* Start Provided material *

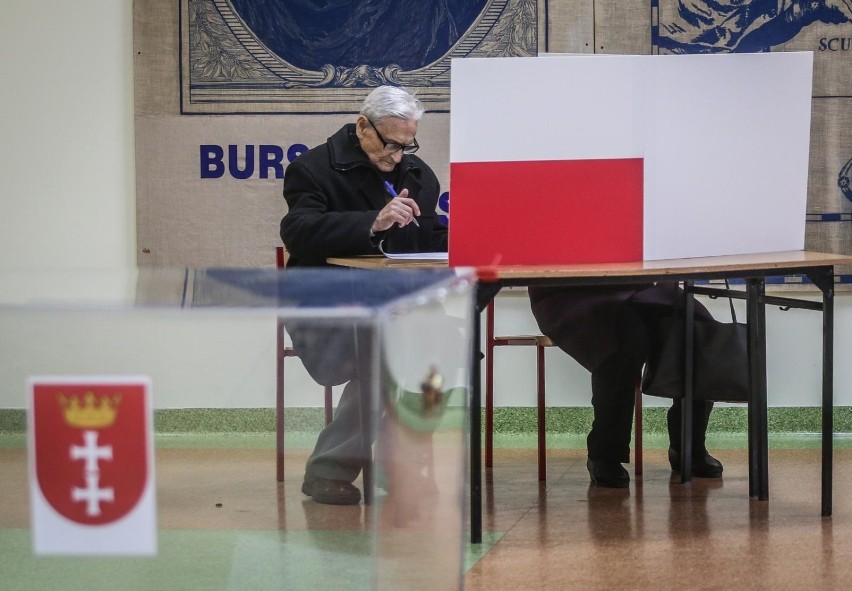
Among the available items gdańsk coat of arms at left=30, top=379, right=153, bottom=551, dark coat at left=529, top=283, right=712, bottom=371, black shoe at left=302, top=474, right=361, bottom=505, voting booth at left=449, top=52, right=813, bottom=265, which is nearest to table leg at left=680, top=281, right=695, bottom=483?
dark coat at left=529, top=283, right=712, bottom=371

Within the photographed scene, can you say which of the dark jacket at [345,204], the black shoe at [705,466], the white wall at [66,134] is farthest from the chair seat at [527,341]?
the white wall at [66,134]

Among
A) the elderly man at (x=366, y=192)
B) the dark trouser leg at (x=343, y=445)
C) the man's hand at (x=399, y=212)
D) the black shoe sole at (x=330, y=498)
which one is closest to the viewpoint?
the black shoe sole at (x=330, y=498)

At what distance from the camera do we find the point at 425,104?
12.8ft

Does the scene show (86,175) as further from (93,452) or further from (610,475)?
(93,452)

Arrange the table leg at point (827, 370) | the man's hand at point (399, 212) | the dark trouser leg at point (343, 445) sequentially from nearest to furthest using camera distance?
the dark trouser leg at point (343, 445)
the table leg at point (827, 370)
the man's hand at point (399, 212)

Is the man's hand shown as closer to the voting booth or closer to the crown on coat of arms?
the voting booth

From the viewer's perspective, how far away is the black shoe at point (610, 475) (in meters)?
3.19

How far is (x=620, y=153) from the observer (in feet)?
8.36

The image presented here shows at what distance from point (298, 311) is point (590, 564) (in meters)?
1.48

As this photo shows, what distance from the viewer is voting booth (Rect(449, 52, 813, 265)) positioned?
2484 millimetres

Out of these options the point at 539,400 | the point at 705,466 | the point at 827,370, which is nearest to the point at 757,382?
the point at 827,370

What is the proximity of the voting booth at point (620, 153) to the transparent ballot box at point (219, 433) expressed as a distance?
1211 mm

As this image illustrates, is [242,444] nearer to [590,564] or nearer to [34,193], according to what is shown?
[590,564]

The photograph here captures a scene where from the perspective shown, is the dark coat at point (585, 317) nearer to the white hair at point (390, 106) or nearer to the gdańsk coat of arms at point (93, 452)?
the white hair at point (390, 106)
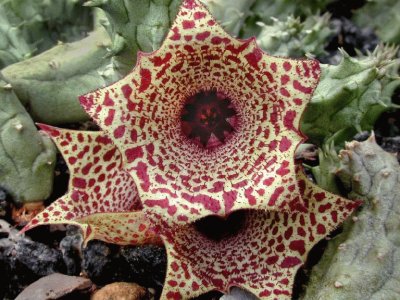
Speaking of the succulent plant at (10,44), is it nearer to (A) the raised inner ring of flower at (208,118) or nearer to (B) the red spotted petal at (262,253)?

* End Provided material *

Every record above must be given again exactly; drop the pictures.

Among the available items gdańsk coat of arms at left=30, top=379, right=153, bottom=551, dark coat at left=529, top=283, right=712, bottom=371, black shoe at left=302, top=474, right=361, bottom=505, voting booth at left=449, top=52, right=813, bottom=265, which is nearest to table leg at left=680, top=281, right=695, bottom=483?
dark coat at left=529, top=283, right=712, bottom=371

Within the photographed scene, can you say which of the dark jacket at [345,204], the black shoe at [705,466], the white wall at [66,134] is farthest from the chair seat at [527,341]?
the white wall at [66,134]

Among
A) the elderly man at (x=366, y=192)
B) the dark trouser leg at (x=343, y=445)
C) the man's hand at (x=399, y=212)
D) the black shoe sole at (x=330, y=498)
which one is closest to the viewpoint?
the black shoe sole at (x=330, y=498)

At what distance from the camera do we find the point at 425,104?
12.8ft

Does the scene show (86,175) as further from (93,452) or further from (610,475)?
(93,452)

Arrange the table leg at point (827, 370) | the man's hand at point (399, 212) | the dark trouser leg at point (343, 445) sequentially from nearest to furthest using camera distance?
the dark trouser leg at point (343, 445)
the table leg at point (827, 370)
the man's hand at point (399, 212)

Is the man's hand shown as closer to the voting booth or closer to the crown on coat of arms?
the voting booth

From the viewer's perspective, how far away is the black shoe at point (610, 475) (in meters)?
3.19

How far is (x=620, y=153) from the observer (in feet)?
8.36

The image presented here shows at what distance from point (298, 311) is point (590, 564) (in meters)?
1.48

As this photo shows, what distance from the viewer is voting booth (Rect(449, 52, 813, 265)) positioned?
2484 millimetres

Out of these options the point at 539,400 | the point at 705,466 | the point at 827,370, which is nearest to the point at 757,382?
the point at 827,370

What is the proximity of the voting booth at point (620, 153) to the transparent ballot box at point (219, 433) expressed as a distance?
1211 mm

As this image illustrates, is [242,444] nearer to [590,564] or nearer to [34,193], according to what is shown?
[590,564]

The photograph here captures a scene where from the perspective shown, is the dark coat at point (585, 317) nearer to the white hair at point (390, 106) or nearer to the gdańsk coat of arms at point (93, 452)?
the white hair at point (390, 106)
Speaking of the succulent plant at (10,44), is it nearer to (A) the raised inner ring of flower at (208,118) or nearer to (B) the red spotted petal at (262,253)?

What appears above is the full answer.